Staff Site Reliability Engineer designing and implementing scalable infrastructure solutions while optimizing system performance. Collaborating across teams for Walmart International to ensure reliability and security of critical systems.
Responsibilities
Design and develop scalable, modular infrastructure solutions
Implement automation scripts to enhance system operability
Optimize system performance through tuning and reliability testing
Conduct root cause analysis for performance and availability issues
Collaborate on disaster recovery planning and ensure compliance with security standards
Monitor system health using key performance indicators
Requirements
Bachelor's degree in computer science or related field with 4 years of experience in site reliability engineering or 6 years of related experience
Strong knowledge of infrastructure automation, coding standards, and scripting for CI/CD pipelines
Hands-on experience with AI/ML technologies
Skilled in Kubernetes and open-source chaos engineering tools
Experience with performance tuning and optimization on Unix/Linux platforms and JavaScript/Node.js environments
Senior Staff Reliability Engineer for the humanoid robotics team ensuring performance and safety standards. Leading reliability engineering initiatives and mentoring within the engineering team.

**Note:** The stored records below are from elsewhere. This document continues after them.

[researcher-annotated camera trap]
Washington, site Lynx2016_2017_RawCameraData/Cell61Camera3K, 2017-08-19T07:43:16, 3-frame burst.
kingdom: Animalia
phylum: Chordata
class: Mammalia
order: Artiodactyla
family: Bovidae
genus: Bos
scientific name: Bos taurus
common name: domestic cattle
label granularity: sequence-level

Reliability Engineer at Air Liquide optimizing maintenance strategies, ensuring equipment uptime across multiple sites in the United States. Collaborating with teams for continuous improvement and operational excellence.
Senior Azure Engineer at Capgemini responsible for building, operating, and optimizing cloud - native platforms. Collaborating with teams to ensure reliability, performance, and security for critical workloads.
DevOps Engineer specialized in Cloud environments at Avanquest, planning and migrating services to the Cloud and implementing microservice architectures.
Lead DevOps Engineer designing cloud infrastructure for ML/AI solutions in medical imaging. Collaborating across teams for scalable, secure platforms that optimize data operations.
DevOps/SRE Engineer for cloud environments developing ERP software at Scopevisio. Focus on AWS, infrastructure scaling, and modern technologies in a collaborative team.
Senior Coordinator for Infrastructure and DevOps leading technological infrastructure strategy and team development at RD Saúde. Ensuring stability, security, and cost efficiency in cloud operations.
Azure DevOps IT Engineer at iKnowHealth managing cloud and hybrid solutions with Microsoft Azure. Responsible for optimizing infrastructure and ensuring system performance in healthcare software.
SRE Manager leading a team in reliability engineering at WEX. Overseeing system stability and balancing feature delivery within Microsoft Azure ecosystem.
Lead DevOps Architect guiding AWS and LaunchDarkly solutions. Overseeing enterprise - grade feature management and technical leadership with hands - on implementation.